Where I disagree with Howard and Gross is in their seeming assumption that high-quality evidence for or against a procedure is almost enough. As I’ve learned in my own experience in writing for this blog, that is only the starting point. Systems need to be constructed to monitor practice and compare it to science-based guidelines, and mechanisms designed to encourage cessation of low-value tests and interventions and the adoption of tests and interventions supported by evidence. Then there’s the part that’s the hardest of all: Testing whether making these changes results in improvement in outcomes, which is just as hard, if hot harder, than setting up the system. In another accompanying editorial, Ralph Gonzalez describes the difficulties and what needs to be done to change. Key among these efforts is a realignment of incentives is:
To actually reduce wasteful medical practices, delivery systems and clinician groups must (1) accept and commit to the Choosing Wisely challenge and (2) develop and implement strategies that make it easier for clinicians to follow Choosing Wisely recommendations.

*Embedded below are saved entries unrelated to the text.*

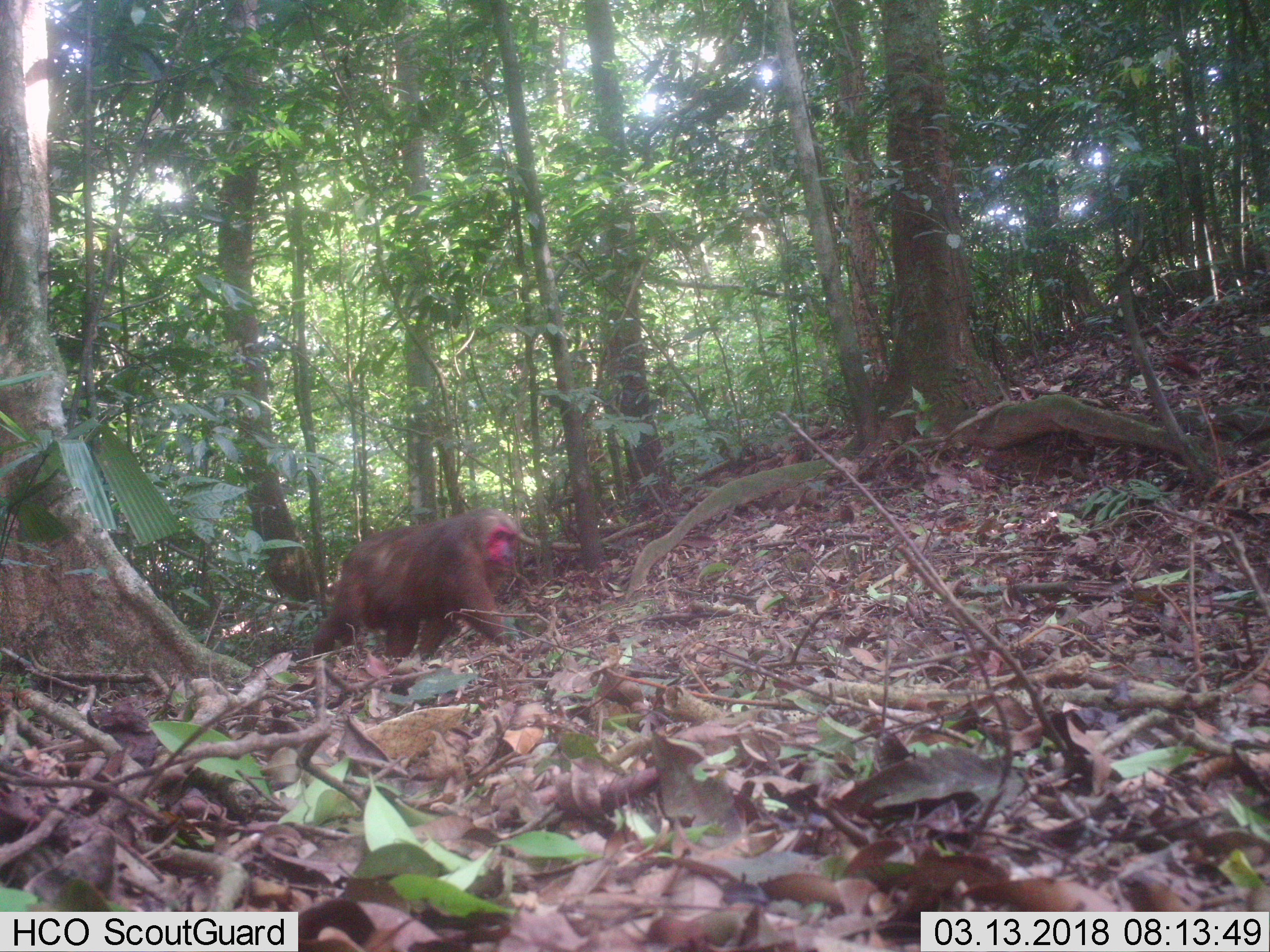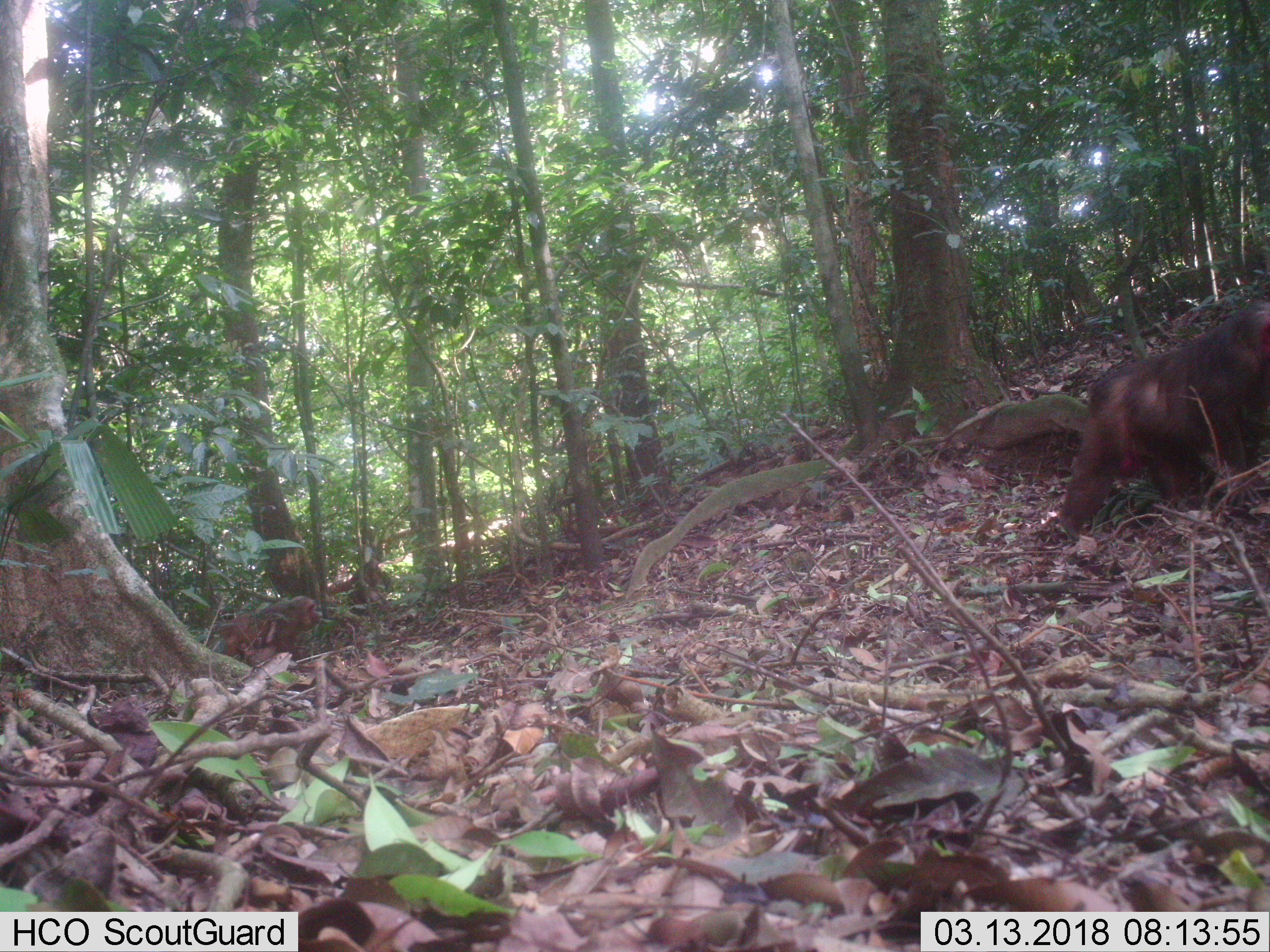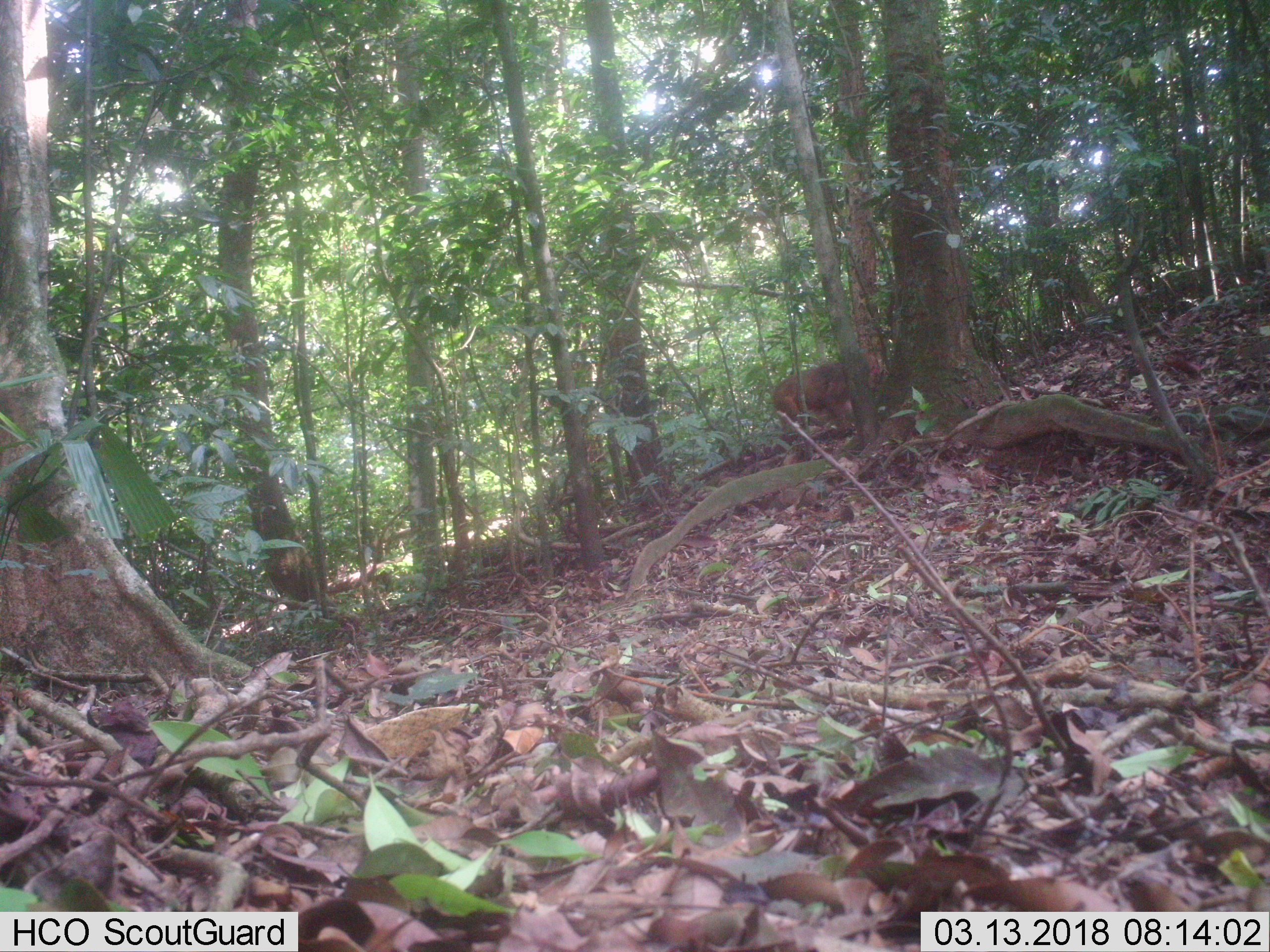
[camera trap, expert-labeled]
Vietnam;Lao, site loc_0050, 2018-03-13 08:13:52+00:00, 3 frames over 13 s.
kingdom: Animalia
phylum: Chordata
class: Mammalia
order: Primates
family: Cercopithecidae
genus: Macaca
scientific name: Macaca arctoides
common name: stump-tailed macaque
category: stump tailed macaque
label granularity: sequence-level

A better alignment of incentives is critical for getting delivery system leaders to commit to the Choosing Wisely campaign. In a fee-for-service system, most delivery systems continue to get paid for tests and drugs, regardless of their appropriateness or indication. Payers are able to pass on these costs to employers and patients, creating a vicious cycle. Some possibilities for breaking this cycle include intense pressure or demand from consumers (eg, through continued grassroots efforts from consumer groups involved in the campaign), new regulations such as from the Centers for Medicare & Medicaid Services or the Joint Commission that require monitoring and reductions in unnecessary medical practices, and/or required external reporting of benchmarks tied to the Choosing Wisely recommendations.
Therein lies the challenge. You can’t change practice if you don’t know what practice is. That’s a major value of CQIs, measuring what is being done and comparing it to the best clinical guidelines. Generating the high quality evidence necessary to construct guidelines and translating that evidence into change will require a sustained effort against. As much as physicians want to do the right thing for their patients, changing behavior in large numbers of people is among the most difficult human endeavors of all.